From 1944 to 1947 Jens Boyesen was married to Alix Dorry Sophie Theslöf. She later married Erling Steen. In 1955 he married journalist Erle Sigrun Bryn, a daughter of Norwegian Maritime Director Erling Bryn.

==Career==
At the time Norway was invaded by Germany in 1940, Boyesen was a law student and member of the Labour Party. He had also a member of the socialist organization Mot Dag. The Labour cabinet Nygaardsvold fled to London in order to avoid an early capitulation. Germany occupied Norway for five years, whereas Boyesen became a part of the resistance movement. He was a messenger for both the Norwegian government-in-exile and the Norwegian legation in Stockholm, communicating on behalf of the so-called Kretsen, an inner circle of the resistance movement for which he was the secretary. Within Kretsen, he cooperated especially close with former Supreme Court Justice Ferdinand Schjelderup. Approaching the winter of 1944, Boyesen was no longer safe in Norway, and fled to Sweden. He worked as a secretary for the Norwegian legation in Stockholm until the liberation of Norway in 1945.

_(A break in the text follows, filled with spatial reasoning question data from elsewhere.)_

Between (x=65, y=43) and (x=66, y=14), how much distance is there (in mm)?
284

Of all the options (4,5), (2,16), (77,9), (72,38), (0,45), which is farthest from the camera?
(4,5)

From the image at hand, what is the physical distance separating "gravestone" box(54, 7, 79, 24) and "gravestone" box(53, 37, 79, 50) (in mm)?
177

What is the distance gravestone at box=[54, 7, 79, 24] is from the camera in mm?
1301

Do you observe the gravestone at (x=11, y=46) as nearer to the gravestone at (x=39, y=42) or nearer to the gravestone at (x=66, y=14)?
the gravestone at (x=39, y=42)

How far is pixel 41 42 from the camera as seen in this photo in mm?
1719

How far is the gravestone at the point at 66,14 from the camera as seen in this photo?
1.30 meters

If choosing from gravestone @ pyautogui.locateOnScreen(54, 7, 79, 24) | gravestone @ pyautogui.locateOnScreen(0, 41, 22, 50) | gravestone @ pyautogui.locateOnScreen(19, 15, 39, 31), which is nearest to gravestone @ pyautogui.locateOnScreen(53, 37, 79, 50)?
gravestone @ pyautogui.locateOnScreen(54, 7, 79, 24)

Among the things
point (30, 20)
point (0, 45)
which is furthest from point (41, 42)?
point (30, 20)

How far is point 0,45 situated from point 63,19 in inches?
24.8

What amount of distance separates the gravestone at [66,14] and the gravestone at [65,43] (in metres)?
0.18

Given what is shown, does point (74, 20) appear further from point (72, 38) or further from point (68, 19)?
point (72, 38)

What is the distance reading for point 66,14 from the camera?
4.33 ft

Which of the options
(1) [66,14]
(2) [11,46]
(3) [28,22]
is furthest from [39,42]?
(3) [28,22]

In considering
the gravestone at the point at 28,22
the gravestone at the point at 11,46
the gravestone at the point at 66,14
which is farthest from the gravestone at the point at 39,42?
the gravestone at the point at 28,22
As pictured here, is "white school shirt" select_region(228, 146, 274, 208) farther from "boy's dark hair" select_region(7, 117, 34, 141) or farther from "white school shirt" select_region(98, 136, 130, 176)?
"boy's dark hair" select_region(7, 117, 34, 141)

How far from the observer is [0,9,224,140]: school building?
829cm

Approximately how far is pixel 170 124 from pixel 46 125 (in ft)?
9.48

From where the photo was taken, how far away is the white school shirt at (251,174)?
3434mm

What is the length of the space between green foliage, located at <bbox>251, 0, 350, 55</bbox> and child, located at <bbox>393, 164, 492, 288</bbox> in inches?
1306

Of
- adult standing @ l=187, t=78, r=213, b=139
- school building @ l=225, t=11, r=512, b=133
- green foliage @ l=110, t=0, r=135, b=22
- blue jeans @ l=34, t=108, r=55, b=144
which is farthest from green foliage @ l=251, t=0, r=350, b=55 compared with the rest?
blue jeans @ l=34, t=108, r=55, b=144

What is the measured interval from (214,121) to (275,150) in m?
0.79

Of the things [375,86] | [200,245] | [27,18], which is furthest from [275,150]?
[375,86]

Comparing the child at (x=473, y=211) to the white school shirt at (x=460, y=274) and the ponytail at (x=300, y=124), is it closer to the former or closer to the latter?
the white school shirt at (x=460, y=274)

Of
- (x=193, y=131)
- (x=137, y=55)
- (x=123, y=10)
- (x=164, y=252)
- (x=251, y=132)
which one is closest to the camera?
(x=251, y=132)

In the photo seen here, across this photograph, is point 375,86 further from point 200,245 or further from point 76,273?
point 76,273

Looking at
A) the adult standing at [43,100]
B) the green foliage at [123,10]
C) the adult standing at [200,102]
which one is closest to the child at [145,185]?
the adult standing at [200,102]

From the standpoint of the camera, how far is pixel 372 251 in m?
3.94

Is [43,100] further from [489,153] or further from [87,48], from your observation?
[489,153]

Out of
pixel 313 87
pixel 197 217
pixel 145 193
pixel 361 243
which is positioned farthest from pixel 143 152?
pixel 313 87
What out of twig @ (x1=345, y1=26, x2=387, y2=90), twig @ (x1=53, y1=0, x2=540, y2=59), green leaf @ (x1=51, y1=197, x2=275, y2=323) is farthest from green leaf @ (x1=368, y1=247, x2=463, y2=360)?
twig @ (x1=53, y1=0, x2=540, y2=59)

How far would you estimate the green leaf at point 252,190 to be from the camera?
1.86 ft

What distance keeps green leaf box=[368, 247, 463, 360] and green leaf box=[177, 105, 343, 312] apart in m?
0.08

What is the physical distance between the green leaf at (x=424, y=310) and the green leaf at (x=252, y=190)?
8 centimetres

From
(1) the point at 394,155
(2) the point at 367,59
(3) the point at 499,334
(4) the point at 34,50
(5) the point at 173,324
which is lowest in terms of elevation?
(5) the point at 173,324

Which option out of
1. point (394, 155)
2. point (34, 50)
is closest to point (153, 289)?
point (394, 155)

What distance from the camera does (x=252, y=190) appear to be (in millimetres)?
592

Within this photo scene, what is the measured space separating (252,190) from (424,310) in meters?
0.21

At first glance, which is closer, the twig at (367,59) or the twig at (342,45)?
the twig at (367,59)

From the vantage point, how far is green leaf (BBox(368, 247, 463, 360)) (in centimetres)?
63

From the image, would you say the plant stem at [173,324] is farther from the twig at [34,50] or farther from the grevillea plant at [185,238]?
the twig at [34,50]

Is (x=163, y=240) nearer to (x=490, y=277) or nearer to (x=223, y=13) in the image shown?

After the war Boyesen finished his law studies, graduating as cand.jur. in 1947. He worked as a deputy judge from 1948, and then as an advisor in the Ministry of Foreign Affairs from 1949. He then spent many years as a State Secretary in Torp's Cabinet, first in the Ministry of Foreign Affairs from 1951 to 1954 and in the Ministry of Defence from 1954 to 1955. He later returned as State Secretary in the Ministry of Foreign Affairs from 1963 to 1965, during Gerhardsen's Fourth Cabinet.

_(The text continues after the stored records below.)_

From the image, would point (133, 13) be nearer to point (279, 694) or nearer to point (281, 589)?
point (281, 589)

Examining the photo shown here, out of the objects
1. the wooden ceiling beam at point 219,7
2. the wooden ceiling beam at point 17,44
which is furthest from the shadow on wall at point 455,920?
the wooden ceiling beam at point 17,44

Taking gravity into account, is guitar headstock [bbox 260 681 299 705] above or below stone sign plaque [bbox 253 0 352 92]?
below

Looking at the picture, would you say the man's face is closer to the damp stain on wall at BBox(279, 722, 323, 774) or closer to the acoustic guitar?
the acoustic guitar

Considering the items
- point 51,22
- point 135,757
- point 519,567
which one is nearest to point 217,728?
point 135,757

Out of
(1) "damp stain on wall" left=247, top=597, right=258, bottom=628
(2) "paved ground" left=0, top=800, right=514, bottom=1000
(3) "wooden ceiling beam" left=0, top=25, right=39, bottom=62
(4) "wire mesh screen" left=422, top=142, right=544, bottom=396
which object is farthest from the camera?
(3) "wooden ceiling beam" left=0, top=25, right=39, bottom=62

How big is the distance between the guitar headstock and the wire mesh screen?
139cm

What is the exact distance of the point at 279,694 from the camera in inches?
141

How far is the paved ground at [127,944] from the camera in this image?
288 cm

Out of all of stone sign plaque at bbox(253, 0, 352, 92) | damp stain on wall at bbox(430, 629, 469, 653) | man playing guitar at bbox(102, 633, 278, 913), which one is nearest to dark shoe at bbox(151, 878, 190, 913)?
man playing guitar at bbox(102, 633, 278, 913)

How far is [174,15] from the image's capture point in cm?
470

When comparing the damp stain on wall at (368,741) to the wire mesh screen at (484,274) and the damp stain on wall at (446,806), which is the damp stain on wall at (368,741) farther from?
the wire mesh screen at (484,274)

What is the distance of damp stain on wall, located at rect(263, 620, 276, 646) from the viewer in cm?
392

From 1955 to 1963 he had been Norway's Permanent Representative to NATO. When appointed, he was the youngest ambassador of Norway. In 1964 he was mentioned by Norwegian media as a candidate to take over as Secretary General of NATO after Dirk Stikker. Among the mentioned candidates was Manlio Brosio, who actually got the position. Boyesen was instead sent to Geneva to serve as ambassador to the international organizations seated in that city, including the European Free Trade Association. He served from 1968 to 1973.

When the first cabinet Bratteli assumed office in 1971, Boyesen was tipped by newspapers to take over as Minister of Foreign Affairs. This did not happen. He instead served in Brussels as Norwegian ambassador to the European Economic Community and Belgium from 1973 to 1976, and in Paris as ambassador to the OECD from 1977 to 1986.